Pour parfaire la reconstruction mammaire, une troisième étape qui consiste à reconstruire l’aréole et le mamelon est indispensable. Cette étape a pour but de parachever le travail de reconstruction mammaire effectué au moins six mois plus tôt. Par rapport aux deux étapes précédentes, elle est moins lourde. Elle permet d’obtenir un sein très proche du sein primaire et d’effacer toutes les cicatrices laissées par les deux étapes précendentes. La reconstruction mammaire se fait en deux étapes. On reconstruit d’abord l’aréole sur laquelle on implante un mamelon. L’intervention se pratique sous anesthésie locale et ne nécessite aucune hospitalisation. Quelques heures d’observation après l’intervention suffisent. La reconstruction de l’aréole peut être effectuée soit avec des greffes de peau soit avec un tatouage. Différentes parties du corps sont susceptibles de fournir la greffe à condition qu’elles aient la même coloration que la peau du sein. Etant donné qu’ils ont généralement la même coloration, l’aréole du sein controlatéral constitue la greffe la plus appropriée.

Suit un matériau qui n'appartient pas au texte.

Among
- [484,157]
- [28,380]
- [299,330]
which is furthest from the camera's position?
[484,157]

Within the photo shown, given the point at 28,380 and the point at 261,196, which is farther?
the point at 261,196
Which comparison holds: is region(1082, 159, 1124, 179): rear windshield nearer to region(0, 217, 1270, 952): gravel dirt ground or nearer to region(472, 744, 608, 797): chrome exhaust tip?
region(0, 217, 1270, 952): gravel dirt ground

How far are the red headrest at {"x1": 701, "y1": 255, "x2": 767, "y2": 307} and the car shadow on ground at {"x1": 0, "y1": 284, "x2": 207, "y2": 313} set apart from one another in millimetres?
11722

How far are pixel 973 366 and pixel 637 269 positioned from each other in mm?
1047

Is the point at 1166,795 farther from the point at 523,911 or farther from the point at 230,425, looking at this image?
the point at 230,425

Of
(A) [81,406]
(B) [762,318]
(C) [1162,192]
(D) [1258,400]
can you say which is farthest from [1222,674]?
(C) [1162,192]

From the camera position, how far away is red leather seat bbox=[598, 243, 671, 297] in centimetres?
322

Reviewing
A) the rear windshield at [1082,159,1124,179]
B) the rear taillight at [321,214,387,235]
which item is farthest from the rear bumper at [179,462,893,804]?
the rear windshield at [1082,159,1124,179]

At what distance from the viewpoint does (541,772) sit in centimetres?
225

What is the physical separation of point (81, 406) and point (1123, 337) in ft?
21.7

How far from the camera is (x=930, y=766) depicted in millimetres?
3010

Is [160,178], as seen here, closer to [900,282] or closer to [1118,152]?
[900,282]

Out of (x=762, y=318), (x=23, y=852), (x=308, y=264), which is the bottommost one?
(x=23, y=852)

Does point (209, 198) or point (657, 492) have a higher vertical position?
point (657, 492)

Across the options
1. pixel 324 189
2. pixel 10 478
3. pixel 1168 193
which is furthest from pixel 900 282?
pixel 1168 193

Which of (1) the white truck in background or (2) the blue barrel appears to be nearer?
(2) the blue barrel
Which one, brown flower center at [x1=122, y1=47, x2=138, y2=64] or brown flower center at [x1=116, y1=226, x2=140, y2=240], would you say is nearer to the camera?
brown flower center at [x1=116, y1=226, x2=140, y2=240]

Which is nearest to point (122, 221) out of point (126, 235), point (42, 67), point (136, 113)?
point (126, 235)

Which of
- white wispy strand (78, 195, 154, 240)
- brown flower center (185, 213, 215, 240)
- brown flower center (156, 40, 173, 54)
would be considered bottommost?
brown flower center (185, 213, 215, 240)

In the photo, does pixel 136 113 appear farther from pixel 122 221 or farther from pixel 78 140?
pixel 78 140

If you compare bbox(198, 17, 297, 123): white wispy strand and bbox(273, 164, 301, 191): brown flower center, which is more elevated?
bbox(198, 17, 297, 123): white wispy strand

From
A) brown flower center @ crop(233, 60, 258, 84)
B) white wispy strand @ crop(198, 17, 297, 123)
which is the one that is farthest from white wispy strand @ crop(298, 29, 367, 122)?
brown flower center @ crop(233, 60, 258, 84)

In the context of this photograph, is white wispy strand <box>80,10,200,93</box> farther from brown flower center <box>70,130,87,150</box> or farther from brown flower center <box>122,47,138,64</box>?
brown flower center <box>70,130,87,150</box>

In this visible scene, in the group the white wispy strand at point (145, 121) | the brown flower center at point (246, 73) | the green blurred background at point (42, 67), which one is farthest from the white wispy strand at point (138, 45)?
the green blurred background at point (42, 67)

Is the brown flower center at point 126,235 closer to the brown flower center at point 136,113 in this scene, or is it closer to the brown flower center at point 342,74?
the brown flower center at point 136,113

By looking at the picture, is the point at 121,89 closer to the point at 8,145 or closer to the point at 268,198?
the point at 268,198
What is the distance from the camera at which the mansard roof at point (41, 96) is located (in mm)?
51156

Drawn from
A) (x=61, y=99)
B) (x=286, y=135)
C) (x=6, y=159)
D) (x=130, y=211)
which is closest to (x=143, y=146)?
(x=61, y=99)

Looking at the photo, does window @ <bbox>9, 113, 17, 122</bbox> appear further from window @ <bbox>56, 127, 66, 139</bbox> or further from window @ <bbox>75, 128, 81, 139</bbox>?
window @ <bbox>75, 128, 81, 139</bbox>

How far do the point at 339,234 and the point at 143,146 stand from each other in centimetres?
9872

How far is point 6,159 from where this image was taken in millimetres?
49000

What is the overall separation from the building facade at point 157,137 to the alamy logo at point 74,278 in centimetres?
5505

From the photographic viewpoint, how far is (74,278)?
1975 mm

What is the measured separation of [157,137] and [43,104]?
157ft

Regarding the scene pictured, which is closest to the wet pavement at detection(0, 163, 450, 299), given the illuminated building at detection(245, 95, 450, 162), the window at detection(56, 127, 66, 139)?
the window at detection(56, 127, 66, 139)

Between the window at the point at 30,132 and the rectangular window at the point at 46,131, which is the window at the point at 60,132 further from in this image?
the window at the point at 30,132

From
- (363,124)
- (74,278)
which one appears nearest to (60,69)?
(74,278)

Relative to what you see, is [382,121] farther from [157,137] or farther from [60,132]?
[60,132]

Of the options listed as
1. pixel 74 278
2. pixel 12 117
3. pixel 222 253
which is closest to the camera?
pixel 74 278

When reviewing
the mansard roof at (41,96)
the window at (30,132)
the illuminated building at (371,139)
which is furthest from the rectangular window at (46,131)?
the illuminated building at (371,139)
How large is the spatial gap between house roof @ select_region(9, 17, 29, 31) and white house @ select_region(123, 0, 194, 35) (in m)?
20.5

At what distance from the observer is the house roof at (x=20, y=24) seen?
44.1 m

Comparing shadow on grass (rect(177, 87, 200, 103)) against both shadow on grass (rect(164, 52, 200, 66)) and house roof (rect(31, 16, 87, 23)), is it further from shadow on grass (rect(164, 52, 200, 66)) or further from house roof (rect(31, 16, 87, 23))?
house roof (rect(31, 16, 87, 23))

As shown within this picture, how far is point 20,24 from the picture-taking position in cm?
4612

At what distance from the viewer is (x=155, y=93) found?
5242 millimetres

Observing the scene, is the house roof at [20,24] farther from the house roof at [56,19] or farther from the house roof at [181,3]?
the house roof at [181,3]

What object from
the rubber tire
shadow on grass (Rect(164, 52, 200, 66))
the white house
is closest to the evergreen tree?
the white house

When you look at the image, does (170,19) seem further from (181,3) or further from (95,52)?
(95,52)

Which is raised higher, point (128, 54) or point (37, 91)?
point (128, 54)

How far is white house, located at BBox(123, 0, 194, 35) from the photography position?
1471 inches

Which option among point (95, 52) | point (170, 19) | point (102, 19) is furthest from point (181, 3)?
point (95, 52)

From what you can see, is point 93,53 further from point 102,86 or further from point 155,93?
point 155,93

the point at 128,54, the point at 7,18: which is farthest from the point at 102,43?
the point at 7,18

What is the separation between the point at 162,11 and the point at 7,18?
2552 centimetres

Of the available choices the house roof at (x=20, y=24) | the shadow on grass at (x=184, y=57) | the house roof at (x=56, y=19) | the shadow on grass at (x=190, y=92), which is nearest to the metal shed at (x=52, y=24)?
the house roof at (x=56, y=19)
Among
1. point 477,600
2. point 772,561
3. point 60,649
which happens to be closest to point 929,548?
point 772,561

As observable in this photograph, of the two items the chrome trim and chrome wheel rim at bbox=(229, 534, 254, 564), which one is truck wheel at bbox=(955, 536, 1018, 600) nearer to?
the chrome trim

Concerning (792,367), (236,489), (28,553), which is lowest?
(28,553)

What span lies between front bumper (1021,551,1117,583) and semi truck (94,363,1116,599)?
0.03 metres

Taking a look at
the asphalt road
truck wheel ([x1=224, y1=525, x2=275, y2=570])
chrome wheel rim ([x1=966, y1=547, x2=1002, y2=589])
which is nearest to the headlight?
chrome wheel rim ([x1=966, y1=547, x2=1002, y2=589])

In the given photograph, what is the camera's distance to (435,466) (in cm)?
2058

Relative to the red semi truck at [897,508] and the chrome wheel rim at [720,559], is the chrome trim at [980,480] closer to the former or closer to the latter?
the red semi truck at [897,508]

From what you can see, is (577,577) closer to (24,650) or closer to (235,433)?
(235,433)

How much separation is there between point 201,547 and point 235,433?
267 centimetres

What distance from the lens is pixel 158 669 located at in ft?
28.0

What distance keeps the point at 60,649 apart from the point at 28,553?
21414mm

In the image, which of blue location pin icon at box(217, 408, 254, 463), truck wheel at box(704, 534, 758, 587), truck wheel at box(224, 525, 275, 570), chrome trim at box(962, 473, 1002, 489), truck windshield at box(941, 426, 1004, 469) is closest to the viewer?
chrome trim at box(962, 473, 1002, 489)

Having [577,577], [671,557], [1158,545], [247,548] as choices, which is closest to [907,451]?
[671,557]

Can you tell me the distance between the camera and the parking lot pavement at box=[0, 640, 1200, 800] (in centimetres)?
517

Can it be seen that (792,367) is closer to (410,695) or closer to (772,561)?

Quand à la technique de tatouage, elle est fréquemment pratiquée en raison des nombreux avantages qu’elle présente. Elle permet d’obtenir la couleur la proche possible de l’aréole sain grâce à l’utilisation des différentes couleurs disponibles. La technique de tatouage permet également d’éviter les désagréments susceptibles d’être causés par un prélèvement de greffe.

Comme la reconstruction de l’aréole, celle du mamelon peut également être effectuée avec des greffes. On peut aussi utiliser des lambeaux de peau. La partie du corps la plus favorable au prélèvement de greffe destinée à la reconstruction de mamelon est le mamelon du sein sain à condition qu’il présente un volume et une saillie assez importants. Sinon le mamelon du sein controlatéral ne suffit pas à rétablir le mamelon du sein reconstruit. Dans les cas où le mamelon sain ne remplit pas les conditions pour pouvoir être prélevé comme greffe, on peut faire un prélèvement sur le lobule de l’oreille ou sur la pulpe d’orteil. Cette étape de reconstruction aréolo-mamelonnaire peut être associée à la symétrisation dans le cas d’une reconstruction mammaire immédiate. Avec ce mode d’intervention, la reconstruction de l’aréole et du mamelon s’avère encore plus facile car on utilise seulement les enveloppes de la peau enlevée lors de la mammectomie, s’il est carcinologiquement possible dans le cas d’un cancer.